To summarize: a nine-year-old girl by the name of Ashley, severely physically and mentally disabled, has received a rather controversial treatment. Two years ago, her parents asked doctors to stop her growth/development. She has therefore received 2 years worth of hormone treatments and had her uterus and breast tissue removed. The reasoning for this "treatment" is that if she is smaller and lighter, if she has, in effect, been made into a little bonsai girl, it will be easier for her parents to take care of her at home for longer. An ethicist at the hospital that “treated” her is quoted as saying he was convinced the parents were “motivated by love and the girl’s best interest”.
What to do when your disabled child grows up is a fear shared by all parents of children with disabilities and rightfully so. It's a scary pile of issues, all tangled up in the scarcity of assistance, decent care facilities, dealing with sexuality, and fears of what happens when you are no longer able to provide the care. These are all very real issues that shouldn't be ignored and which require dedicated work and commitment for change from not only the parents to solve (yoo-hoo? Government? Use my taxes for something good, will ya??).
But that isn't what this is about, I think.
The WIMN blog entry quotes an article in the Times of London, where the reporter attempts to pick apart the issue of human rights by asking "[T]hose who talk about fundamental human rights should imagine themselves changing their daughter’s sanitary dressing; or worrying about what might happen if, after they’re gone, she ends up in a care home where some unscrupulous, or perhaps uncomprehending, co-patient takes advantage of her”.
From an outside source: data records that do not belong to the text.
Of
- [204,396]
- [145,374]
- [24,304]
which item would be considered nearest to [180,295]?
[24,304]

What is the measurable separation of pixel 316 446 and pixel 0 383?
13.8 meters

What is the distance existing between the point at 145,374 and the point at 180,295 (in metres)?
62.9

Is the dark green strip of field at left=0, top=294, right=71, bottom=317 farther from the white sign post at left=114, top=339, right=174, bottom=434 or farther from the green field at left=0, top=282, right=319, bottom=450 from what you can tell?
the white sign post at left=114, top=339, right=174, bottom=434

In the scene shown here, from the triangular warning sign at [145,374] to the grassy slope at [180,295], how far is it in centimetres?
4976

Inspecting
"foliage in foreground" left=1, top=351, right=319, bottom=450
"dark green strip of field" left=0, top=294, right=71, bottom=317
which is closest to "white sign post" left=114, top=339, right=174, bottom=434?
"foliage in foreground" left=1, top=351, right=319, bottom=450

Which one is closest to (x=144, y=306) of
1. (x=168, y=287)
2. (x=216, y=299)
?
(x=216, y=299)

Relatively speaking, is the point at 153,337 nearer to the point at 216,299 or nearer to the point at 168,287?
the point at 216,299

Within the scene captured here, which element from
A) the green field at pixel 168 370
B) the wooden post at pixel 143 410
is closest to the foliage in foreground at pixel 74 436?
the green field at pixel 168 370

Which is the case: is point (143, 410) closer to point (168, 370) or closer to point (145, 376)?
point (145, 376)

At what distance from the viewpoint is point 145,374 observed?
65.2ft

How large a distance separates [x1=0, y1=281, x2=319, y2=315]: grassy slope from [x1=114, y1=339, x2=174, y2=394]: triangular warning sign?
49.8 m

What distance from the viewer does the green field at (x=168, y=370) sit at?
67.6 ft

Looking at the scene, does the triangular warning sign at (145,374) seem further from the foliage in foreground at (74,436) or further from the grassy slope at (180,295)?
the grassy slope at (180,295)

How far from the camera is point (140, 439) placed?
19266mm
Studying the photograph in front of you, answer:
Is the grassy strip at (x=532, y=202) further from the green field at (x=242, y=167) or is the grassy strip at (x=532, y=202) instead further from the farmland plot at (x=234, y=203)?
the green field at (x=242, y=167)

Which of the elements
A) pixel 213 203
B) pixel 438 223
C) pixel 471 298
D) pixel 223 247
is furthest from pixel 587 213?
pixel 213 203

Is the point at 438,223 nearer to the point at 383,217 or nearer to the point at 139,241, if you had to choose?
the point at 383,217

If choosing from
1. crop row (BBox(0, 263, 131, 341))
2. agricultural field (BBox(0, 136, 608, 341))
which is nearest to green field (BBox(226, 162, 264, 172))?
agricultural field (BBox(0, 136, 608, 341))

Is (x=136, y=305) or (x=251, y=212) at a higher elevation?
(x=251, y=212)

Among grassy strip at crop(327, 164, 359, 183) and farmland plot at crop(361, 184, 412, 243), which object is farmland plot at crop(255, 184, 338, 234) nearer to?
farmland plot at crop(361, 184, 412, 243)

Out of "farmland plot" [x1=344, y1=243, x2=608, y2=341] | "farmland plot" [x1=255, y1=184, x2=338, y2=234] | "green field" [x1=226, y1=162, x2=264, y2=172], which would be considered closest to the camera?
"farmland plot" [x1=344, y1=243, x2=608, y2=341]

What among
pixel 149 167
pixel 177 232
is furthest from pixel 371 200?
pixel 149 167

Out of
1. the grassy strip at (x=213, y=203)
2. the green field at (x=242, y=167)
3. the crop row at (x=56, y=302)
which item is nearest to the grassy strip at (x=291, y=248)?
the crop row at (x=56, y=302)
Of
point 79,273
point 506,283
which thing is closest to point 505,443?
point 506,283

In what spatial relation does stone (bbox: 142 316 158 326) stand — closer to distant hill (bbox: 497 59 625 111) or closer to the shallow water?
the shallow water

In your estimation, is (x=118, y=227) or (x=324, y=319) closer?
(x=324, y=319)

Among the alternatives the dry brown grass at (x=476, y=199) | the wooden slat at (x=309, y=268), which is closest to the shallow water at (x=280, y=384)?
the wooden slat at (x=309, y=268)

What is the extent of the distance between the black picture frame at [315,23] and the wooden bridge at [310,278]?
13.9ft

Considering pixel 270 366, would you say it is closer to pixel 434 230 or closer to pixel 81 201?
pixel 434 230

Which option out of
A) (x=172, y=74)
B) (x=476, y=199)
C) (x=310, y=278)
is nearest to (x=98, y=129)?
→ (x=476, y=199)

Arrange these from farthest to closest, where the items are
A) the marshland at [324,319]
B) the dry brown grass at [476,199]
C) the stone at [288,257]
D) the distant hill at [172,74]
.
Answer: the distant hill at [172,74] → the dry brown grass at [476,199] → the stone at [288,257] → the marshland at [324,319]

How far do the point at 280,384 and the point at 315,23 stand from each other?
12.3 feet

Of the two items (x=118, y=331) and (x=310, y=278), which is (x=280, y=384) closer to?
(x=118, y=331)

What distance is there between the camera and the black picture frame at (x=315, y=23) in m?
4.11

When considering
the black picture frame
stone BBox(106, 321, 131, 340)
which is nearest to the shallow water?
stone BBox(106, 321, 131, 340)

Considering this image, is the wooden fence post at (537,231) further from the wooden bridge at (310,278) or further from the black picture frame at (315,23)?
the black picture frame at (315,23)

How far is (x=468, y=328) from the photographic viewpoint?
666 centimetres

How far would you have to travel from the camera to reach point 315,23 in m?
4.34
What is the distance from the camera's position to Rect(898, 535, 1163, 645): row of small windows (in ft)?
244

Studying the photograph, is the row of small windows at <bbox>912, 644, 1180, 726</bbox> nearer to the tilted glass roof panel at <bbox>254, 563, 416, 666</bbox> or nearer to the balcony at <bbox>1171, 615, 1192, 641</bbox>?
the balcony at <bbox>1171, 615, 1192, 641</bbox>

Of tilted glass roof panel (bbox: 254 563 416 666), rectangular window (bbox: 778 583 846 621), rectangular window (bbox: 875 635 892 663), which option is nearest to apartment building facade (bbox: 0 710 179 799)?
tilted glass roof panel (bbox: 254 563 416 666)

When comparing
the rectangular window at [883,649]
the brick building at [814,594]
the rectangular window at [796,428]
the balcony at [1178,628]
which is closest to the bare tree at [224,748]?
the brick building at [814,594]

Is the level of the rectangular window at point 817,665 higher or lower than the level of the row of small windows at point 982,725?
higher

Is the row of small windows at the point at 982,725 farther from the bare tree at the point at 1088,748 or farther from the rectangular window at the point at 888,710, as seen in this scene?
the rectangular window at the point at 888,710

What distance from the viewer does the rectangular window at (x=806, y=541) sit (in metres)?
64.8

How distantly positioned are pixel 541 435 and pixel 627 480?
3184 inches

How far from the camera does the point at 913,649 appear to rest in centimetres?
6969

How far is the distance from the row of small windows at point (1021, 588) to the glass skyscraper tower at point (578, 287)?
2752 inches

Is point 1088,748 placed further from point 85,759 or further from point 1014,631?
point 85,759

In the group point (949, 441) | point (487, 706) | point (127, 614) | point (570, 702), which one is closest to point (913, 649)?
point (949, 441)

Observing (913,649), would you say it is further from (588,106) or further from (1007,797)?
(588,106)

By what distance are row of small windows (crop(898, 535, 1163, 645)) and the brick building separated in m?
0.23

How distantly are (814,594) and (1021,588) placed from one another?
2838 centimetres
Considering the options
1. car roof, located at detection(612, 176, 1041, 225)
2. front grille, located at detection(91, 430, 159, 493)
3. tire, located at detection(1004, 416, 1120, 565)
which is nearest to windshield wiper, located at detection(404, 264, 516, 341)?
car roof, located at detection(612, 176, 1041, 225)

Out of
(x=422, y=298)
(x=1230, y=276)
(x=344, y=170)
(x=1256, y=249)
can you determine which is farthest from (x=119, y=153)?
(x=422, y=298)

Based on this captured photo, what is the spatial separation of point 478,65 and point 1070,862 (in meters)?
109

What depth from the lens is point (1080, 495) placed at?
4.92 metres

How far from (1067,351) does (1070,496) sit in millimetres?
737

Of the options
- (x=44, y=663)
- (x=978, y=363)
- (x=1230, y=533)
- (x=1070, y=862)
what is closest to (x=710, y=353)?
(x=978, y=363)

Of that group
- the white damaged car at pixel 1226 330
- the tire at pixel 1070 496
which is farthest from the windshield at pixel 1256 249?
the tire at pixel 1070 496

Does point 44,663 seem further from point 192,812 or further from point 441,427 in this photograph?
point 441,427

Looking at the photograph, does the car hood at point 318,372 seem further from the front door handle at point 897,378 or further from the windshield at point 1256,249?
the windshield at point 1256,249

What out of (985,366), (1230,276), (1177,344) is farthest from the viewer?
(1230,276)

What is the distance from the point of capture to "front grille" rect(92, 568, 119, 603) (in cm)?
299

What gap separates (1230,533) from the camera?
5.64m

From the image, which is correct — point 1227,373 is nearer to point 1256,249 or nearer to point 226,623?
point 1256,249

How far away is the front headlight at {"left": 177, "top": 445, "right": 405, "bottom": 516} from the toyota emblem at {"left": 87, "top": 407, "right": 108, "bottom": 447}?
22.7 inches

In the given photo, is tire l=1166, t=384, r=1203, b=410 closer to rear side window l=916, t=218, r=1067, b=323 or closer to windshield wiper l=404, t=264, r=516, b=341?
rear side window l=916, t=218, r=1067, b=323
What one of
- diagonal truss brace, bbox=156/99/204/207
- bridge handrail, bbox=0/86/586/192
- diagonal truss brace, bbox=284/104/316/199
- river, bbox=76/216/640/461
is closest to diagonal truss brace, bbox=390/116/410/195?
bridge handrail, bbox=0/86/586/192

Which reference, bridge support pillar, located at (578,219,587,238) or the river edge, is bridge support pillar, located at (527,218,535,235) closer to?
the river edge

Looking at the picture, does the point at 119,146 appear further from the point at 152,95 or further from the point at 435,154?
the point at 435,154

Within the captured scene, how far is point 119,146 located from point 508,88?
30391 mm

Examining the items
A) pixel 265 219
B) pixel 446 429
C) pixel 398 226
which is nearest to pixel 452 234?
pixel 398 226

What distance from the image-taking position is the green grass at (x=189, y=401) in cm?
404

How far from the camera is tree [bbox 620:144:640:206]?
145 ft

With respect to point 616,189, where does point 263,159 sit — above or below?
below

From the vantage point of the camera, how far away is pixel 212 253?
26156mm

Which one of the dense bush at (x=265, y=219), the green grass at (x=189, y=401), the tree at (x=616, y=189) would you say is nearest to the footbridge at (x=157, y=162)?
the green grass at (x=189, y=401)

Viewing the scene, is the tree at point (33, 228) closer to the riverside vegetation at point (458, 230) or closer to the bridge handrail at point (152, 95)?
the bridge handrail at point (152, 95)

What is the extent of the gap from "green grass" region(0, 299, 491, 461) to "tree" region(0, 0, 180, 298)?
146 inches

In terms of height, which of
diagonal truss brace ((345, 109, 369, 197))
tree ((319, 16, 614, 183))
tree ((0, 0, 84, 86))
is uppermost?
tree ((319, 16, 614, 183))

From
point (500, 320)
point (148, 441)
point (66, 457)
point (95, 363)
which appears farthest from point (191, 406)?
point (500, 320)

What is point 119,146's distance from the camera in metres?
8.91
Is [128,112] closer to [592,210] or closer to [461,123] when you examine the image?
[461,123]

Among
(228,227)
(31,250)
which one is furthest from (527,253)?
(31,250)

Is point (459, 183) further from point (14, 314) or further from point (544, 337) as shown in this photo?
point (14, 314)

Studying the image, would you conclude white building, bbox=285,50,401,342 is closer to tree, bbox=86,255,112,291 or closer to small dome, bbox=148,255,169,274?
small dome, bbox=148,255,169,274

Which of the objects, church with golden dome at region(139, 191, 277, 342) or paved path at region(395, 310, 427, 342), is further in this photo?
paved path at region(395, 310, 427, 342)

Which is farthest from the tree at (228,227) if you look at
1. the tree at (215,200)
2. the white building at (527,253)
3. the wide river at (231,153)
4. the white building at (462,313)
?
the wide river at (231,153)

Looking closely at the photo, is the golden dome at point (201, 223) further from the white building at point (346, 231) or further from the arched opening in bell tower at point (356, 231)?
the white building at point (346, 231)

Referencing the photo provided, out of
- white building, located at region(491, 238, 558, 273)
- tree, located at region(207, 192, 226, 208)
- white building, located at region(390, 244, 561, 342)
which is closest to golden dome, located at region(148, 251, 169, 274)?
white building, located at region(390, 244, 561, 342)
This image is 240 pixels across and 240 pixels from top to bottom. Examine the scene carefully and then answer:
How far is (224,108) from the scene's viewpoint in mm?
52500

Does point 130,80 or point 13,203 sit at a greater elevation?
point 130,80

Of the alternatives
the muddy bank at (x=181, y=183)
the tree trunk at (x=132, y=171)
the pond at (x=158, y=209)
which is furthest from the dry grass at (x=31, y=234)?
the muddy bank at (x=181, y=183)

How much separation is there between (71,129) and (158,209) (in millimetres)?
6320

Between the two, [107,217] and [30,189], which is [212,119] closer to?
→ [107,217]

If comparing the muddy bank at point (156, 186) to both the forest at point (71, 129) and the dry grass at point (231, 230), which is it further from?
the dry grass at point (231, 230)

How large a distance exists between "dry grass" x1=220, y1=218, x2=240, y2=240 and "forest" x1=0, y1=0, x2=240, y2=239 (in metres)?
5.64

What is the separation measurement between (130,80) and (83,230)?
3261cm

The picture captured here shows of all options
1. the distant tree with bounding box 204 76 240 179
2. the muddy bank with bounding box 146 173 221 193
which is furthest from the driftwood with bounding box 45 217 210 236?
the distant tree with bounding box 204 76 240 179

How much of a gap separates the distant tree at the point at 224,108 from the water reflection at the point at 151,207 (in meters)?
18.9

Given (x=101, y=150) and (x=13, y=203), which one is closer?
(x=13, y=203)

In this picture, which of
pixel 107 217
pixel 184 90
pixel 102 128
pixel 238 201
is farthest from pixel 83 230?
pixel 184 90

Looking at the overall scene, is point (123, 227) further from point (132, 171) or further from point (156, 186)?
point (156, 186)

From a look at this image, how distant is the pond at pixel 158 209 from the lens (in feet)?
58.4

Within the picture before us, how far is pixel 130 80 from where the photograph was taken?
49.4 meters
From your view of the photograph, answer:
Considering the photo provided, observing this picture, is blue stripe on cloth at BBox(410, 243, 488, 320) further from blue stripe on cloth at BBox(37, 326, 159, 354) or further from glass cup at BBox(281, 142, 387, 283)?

Let me get this straight – your fundamental human right to not be grossed out supercedes your child’s right to… erm… grow? And should we really believe that the absence of height, breasts and a uterus prevents you from being raped? Shall we have a brief discussion about how – willingly? - naïve the reporter is in the ignoring the most frequent source of abuse of people with disabilities: their caregivers.
Everyone also seems to have forgotten that this procedure only delays the inevitable: Ashley will need to go into an institution at some point in her life when her parents become too old/poor/divorced/etc. to take care of her anymore. Unless of course said parents at that point manage to persuade a doctor to euthanize her. Y’know, “motivated by love and the girl’s best interest”.
What I cannot understand is how a doctor agree to do this procedure – what happened to “first, do no harm”? What Board of Ethics of a hospital would agree to this? Of course, another medical ethicist, this time at a children's hospital in Chicago is quoted as saying that this treatment is "probably OK", so that makes it all just dandy, don’t it?
The WIMN post asks you to imagine this kind of "treatment" being given to someone without disabilities, which nicely puts a glaring spotlight on perceptions of the worth of a disabled person (ableism is alive and well). The WIMN article also quotes a blogger who asks whether or not this would've been done had Ashley been a boy (and thus, the sexism of the situation puts our -ism tally to two). And then there is an -ism that I'm not sure has a name - what would have been done if Ashley "only" had physical disabilities? Isn't it great how this entire situation neatly illustrates the hierarchy of worth? Able-bodied versus disabled (disability loses), male versus female (female loses), physical disability versus mental disability (do I even need to say it?).
This came hard on the heels of reading a post on My Beloved Monster and Me about a developmentally delayed girl who, despite meeting every single qualification for a needed kidney transplant, was rejected – rather clearly because of her disability. As Rob said “it’s a hard, rough, shitty world for broken people”.
I don't even know where to start with this – I can’t connect to the part of me that can analyze and discuss coherently and effectively and so, I am back to alternating between the urge to scream and cry and vomit.
But before I do so, I would like to thank my parents for always insisting that I was a person first and foremost, someone who deserved being treated with respect and dignity and who had the same rights as everyone else.